A controversial move by the company’s CEO Rex Tillerson, who filed a law suit in February to keep a water tower for servicing a nearby hydraulic fracturing site from being built near his Texas ranch, earned him a round of bad press and correlated with a drop in the company’s stock prices. But after an initial slump prices turned and steadily rose until July, when it began a downward spiral that hasn’t let up yet.
At the State of Energy luncheon held by the Greater Houston Partnership Oct. 6 CEO Tillerson called the current energy situation “a transformative moment in the history of energy,” according to an article on offshore-mag.com. The article says he also projected that deep-water production will grow 150% and global energy demand will increase by 30% by 2040, calling for a need for policy that will reduce price volatility and international tensions.

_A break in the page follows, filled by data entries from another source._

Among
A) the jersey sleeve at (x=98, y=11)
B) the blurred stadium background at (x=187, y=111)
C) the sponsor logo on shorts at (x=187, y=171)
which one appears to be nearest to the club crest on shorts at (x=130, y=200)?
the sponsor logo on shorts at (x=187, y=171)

In August, the company announced the retirement of its chief financial officer/controller P.T. Mulva and that D.S. Rosenthal would be his replacement. The new controller as well as a new VP of investor relations Jeffrey J. Woodbury were announced via press release. In January, Exxon Vice-president S.D. Pryor will retire.
Exxon listed a 2013 profit of $32.6 billion dollars, with top executives earning between $10-$20 million. The company’s profit last year was big, but not as big as the $44.9 billion it reported for 2012. Depending on how lucrative midstream operations are in the final quarter, the company could be on track to land above its 2013 profits.
Produced for a graduate business journalism course in which the assignment was to shadow the company through the stock market and headlines and report on peaks and dips, success and failure, and keep tabs on “the bottom line”.